You can be quite sure that a scandal of this incredible scope would be aggressively covered by the newspapers. And it has been covered by The Wall Street Journal, The New York Sun, and The Times of London, all of which advanced the story last month with major articles. But none of these stories were reprinted in The Denver Post, which has not written a word about the scandal's developments in the last month. The Rocky Mountain News did slightly better, with a nine-paragraph article on page 34A of last Saturday's paper.

Why are the Denver papers so reticent about informing their readers about such a big scandal?
No peeking at the answer. And it isn't just Denver, of course.

Here's another one:
Which of the following recent news stories is the odd one out:

(a) United Nations accused of cover-up of sexual harassment by senior official.

(b) U.N. soldiers in Africa accused of sexual trafficking in minors.

(c) Son of U.N. Secretary General Kofi Annan accused of profiting from U.N. Oil-for-Food scandal until early this year.
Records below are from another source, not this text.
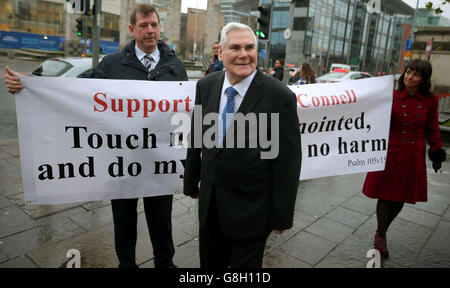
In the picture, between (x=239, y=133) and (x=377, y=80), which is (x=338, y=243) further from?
(x=239, y=133)

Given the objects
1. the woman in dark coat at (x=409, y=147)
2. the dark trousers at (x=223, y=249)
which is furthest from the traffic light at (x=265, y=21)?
the dark trousers at (x=223, y=249)

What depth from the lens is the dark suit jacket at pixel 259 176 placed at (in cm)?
201

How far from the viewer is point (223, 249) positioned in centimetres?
233

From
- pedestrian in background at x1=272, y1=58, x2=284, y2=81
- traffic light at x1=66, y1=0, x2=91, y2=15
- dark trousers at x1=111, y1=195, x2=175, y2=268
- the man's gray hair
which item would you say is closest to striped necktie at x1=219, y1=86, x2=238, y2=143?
the man's gray hair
(d) U.S. Senator urges Kofi Annan to resign after his committee discovers that the U.N.'s Oil-for-Food program transferred $21 billion to Saddam Hussein.

(e) U.N. "High Level Panel" of eminent persons urges greater powers for world body.
Here's a hint:
No one is ever asked to resign for wrongdoing at the United Nations.
...
Kofi Annan is the symbol of the United Nations' lack of accountability. He is never held responsible for what goes wrong, because the United Nations is never held responsible, either. It sails in a cloud of noble idealism over the actual failures, hypocrisy, corruption and outright criminality that attend some U.N. actions on the ground below.

And there is a polite consensus outside the United States not to notice the glaring contradictions between idealism and reality.
But it's not all bad news - Annan's one virtue: He weakens the U.N.